If statutory authority is required for the juvenile court to have the power to punish for contempt, it is provided by Section 39.13, Florida Statutes, F.S.A.

As a general rule, the power to punish for contempt rests with the court contemned, and one court cannot punish a contempt against another court. Demetree v. *99 State ex rel. Marsh, Fla. 1956, 89 So. 2d 498; State ex rel. Sherman v. Thomas, 1937, 128 Fla. 231, 174 So. 413. There are, however, exceptions to this general rule, one being, if the other court be an agency or a part of the court of which contempt is charged. Another is the power of an appellate court to enforce an order made by the lower court. State ex rel. Sherman v.
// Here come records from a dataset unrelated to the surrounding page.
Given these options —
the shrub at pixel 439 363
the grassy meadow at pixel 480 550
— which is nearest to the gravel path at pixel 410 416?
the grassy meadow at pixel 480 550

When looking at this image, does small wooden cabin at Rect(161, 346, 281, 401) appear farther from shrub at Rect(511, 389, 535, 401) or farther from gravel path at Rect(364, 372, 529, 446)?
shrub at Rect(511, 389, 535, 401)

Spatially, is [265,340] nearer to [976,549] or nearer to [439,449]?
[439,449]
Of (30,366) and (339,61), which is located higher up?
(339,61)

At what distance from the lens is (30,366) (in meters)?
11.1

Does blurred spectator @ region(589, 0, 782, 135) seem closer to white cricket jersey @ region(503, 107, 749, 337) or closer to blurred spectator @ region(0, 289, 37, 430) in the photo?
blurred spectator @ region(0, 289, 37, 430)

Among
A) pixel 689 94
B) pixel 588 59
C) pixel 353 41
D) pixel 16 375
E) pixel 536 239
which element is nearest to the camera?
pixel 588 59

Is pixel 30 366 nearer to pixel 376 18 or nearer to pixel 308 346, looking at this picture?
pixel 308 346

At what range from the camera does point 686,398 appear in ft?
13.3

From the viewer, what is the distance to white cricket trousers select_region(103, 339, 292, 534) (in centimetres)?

Thomas, supra; 12 Am.Jur. 423, Contempt, § 48. For the reasons hereinafter explained, we are of the view that the authority cited is not controlling as to our specific question, because the effect of the transfer of the cause was as if all of the proceedings had been had in the cause in the court to which it was transferred.
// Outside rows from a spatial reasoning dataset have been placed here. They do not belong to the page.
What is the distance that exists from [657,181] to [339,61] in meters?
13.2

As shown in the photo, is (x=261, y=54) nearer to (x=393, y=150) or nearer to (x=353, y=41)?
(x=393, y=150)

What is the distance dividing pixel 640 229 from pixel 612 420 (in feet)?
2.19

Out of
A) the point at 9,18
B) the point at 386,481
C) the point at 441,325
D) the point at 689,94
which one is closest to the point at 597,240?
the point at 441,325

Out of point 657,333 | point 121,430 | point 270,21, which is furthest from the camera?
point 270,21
"Where an order of removal of a cause from one court to another is properly made, the former court is thereby divested of jurisdiction and the jurisdiction of the latter court attaches and the cause proceeds as if originally instituted there, unless, by virtue of some statutory provision, a transfer of the cause has the effect of limiting the issues, and all subsequent proceedings in the court to which the cause was transferred must conform to the practice and procedure of that court." 21 C.J.S. Courts § 517 page 783.

By operation of the Statute providing for the transfer, the Juvenile Court of Sarasota County would thereafter have exclusive jurisdiction, and the jurisdiction of the Juvenile Court of Seminole County thereby terminated so that any subsequent order entered in Seminole County would have been a nullity. Thus, at the time of the entry of the order to show cause, the only court authorized to punish the relator for violation of the custody order was the Juvenile Court of Sarasota County. To hold that the Sarasota Court did not have jurisdiction would result in the fact that there was no court which could punish the relator for violating the custody order.
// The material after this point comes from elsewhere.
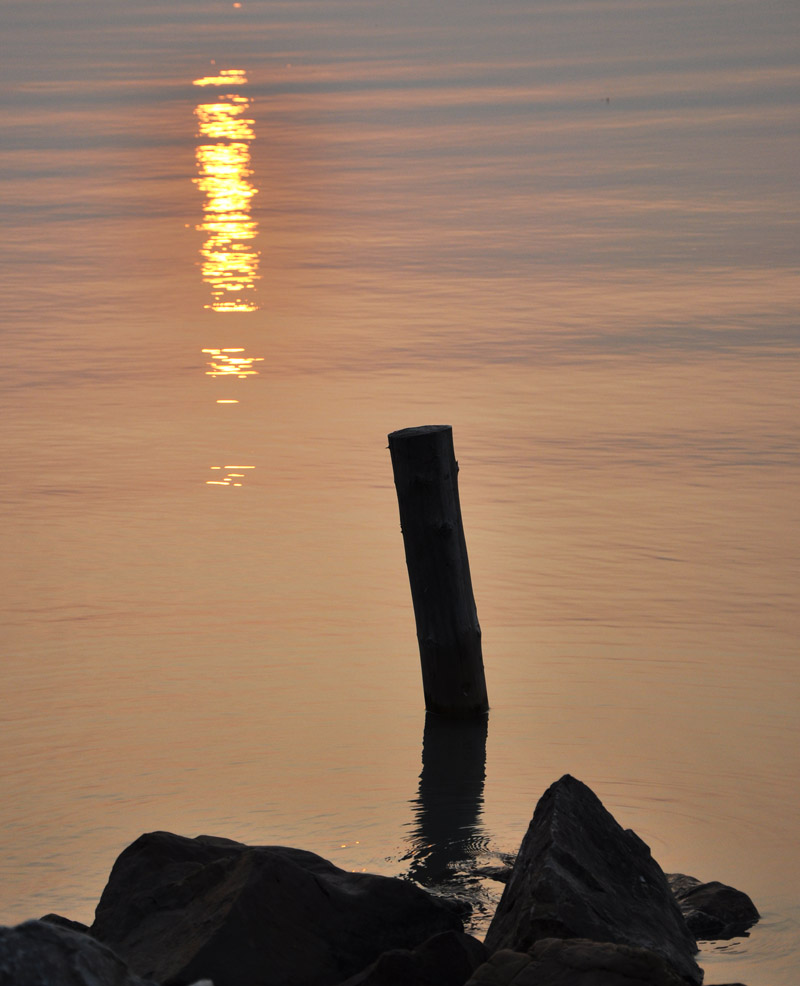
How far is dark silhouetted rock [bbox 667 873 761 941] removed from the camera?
7.42 metres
"Where the court against which the contempt is committed has been replaced by, or the subject matter of the main cause placed within the territorial jurisdiction of, another court, the latter court has power to punish the offender." 17 C.J.S. Contempt § 51, page 65.

We, therefore, conclude that upon the transfer of this cause from the Juvenile Court of Seminole County to the Juvenile Court of Sarasota County, the latter court had exclusive jurisdiction of the cause, including the power to punish for contempt for failure to abide by the terms of an order entered prior to the transfer.

The judgment is reversed with directions to discharge the writ of prohibition.

Reversed.

ALLEN, Acting C.J., and KANNER, J., concur.